→ **Tasks and exercises**:
a: List every all-capital abbreviation that appears in the comments on abortion and stolen organs.
b: Please set down the passage of the comments on abortion and stolen organs between "And this is" and "out of court.", inclusive, word for word.

IANAL but I think this sounds pretty absurd if the “something that was stolen from you” is temporarily necessary for the survival of another person.

Even in (the rare) real-life cases where kidneys were actually stolen from nonconsenting people and transplanted into third parties, there was AFAICT no suggestion that the recipients of the stolen organs would have to give them back.

And this is a situation where at least some such recipients might actually survive the process of restoring the stolen kidney, assuming they could get a consensually donated one instead. In the current state of technology, it’s impossible for an embryo or early-term fetus to survive being transferred from one uterine environment to another.

So if the fetus at any stage of development is really consistently presumed to be a human person with the same human rights as everyone else, starting from the moment of fertilization, then I think any suggestion that a pregnant rape victim has a right to an abortion because the use of her reproductive system is being “stolen” from her would be laughed out of court.

While I agree with the implicit contract, life/non-life isn’t the deciding factor. You already have the obligation to make a reasonable effort in returning a wallet that came into your possession but is not yours. The loaf of bread isn’t valuable enough for the state to care about, but a wallet (and obviously a baby) is.

Safe surrender programs complicate the discussion, but if I find a toddler, my obligation is limited to finding the parent or dropping them off at a police station. If I’m the parent, the police are going to tell me to go away and take the kid or they’ll involve CPS.

Yeah, who would have guessed that some kidneys that ended up in some rich western folk wouldn’t have to be given back to some desperately poor victims in India? I mean, that’s a horrifying story but I’m not sure the lack of action says much about what would happen if the victims actually had any legal power.

Well, there are also degrees of this. This gets into dicey territory, but one could certainly view a fetus as a person, but of lesser value than a grown person, and an embryo as lesser but still non-zero worth. Not that the average anti-abortionist takes this kind of nuanced view, but it’s not inconsistent.

→ **Stored rows**:
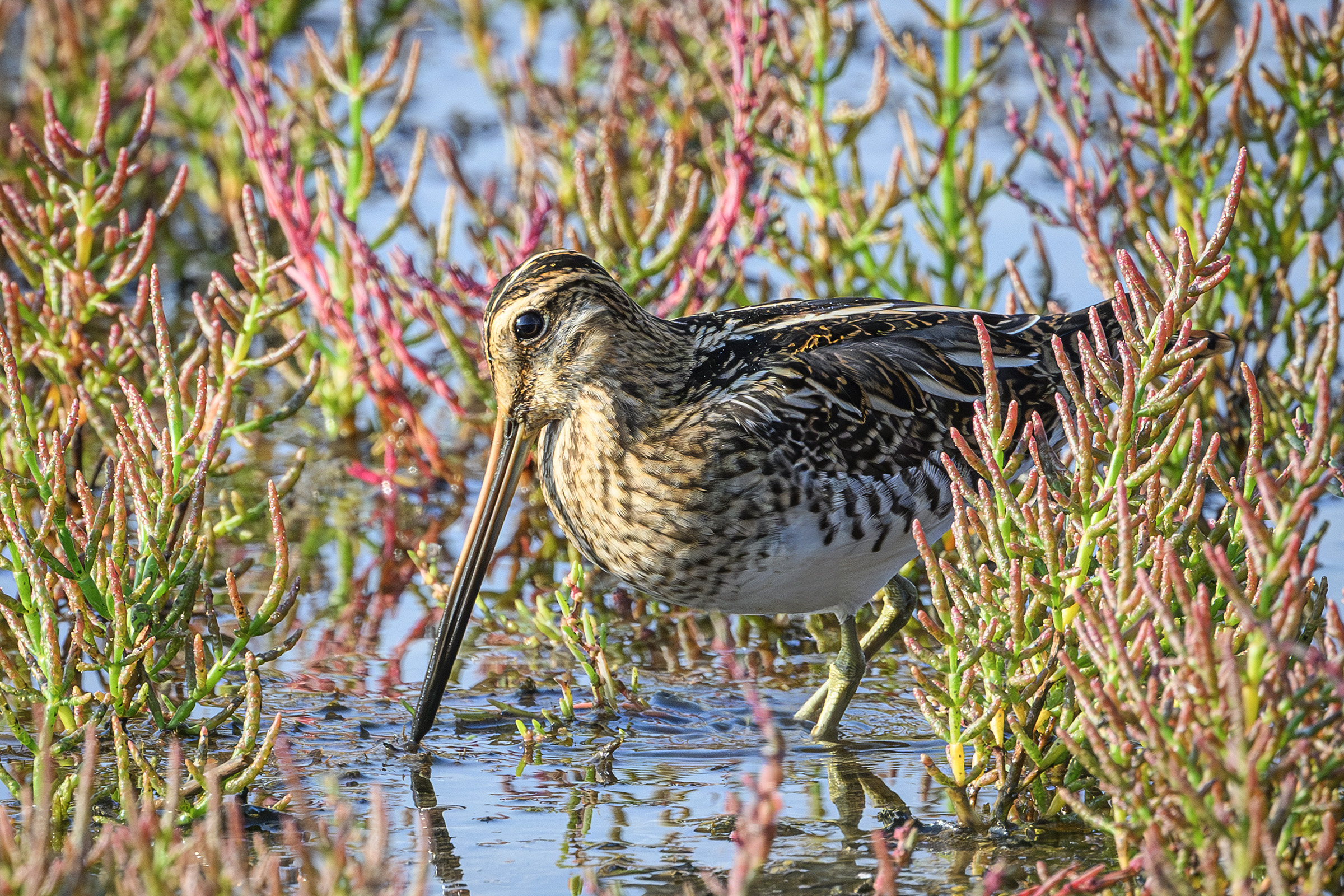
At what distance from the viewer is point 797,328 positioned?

---

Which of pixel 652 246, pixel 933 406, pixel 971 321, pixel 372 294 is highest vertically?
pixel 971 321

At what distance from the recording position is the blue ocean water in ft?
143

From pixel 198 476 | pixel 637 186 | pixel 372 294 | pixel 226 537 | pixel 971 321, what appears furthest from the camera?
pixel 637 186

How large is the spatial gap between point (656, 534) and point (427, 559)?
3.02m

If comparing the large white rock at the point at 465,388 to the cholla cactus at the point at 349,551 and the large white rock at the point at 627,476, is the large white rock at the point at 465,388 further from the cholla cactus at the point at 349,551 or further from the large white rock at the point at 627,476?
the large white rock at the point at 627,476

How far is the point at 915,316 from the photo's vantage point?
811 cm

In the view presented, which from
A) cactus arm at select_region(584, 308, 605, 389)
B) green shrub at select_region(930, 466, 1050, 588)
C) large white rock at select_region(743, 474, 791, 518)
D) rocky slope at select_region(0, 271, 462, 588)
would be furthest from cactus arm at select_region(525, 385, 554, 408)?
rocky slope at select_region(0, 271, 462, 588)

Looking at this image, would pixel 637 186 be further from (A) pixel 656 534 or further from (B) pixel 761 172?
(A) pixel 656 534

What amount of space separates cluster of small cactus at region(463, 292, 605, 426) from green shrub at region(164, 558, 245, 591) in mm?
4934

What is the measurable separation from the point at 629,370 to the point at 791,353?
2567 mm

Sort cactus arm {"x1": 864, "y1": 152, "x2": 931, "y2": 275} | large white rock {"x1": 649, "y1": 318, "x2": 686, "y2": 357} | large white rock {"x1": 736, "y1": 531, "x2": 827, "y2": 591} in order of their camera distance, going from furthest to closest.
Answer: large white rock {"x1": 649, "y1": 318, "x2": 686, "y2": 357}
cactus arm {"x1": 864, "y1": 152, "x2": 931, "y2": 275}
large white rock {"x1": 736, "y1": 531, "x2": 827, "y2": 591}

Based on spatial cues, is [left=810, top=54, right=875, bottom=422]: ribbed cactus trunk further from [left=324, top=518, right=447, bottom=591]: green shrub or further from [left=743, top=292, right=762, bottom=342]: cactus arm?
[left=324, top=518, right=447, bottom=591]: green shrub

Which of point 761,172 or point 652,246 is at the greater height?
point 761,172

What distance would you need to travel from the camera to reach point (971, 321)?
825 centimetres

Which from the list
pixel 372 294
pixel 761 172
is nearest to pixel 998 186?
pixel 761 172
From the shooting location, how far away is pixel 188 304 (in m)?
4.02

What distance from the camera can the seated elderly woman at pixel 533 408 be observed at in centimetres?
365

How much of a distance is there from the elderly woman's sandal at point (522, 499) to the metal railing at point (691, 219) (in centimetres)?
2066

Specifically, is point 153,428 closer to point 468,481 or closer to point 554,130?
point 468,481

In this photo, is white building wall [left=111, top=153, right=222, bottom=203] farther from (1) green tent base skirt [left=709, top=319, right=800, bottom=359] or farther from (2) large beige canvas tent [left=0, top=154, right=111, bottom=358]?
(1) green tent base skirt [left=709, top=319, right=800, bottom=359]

→ **Responses to the exercise**:
a: IANAL, AFAICT, CPS

b:
And this is a situation where at least some such recipients might actually survive the process of restoring the stolen kidney, assuming they could get a consensually donated one instead. In the current state of technology, it’s impossible for an embryo or early-term fetus to survive being transferred from one uterine environment to another.

So if the fetus at any stage of development is really consistently presumed to be a human person with the same human rights as everyone else, starting from the moment of fertilization, then I think any suggestion that a pregnant rape victim has a right to an abortion because the use of her reproductive system is being “stolen” from her would be laughed out of court.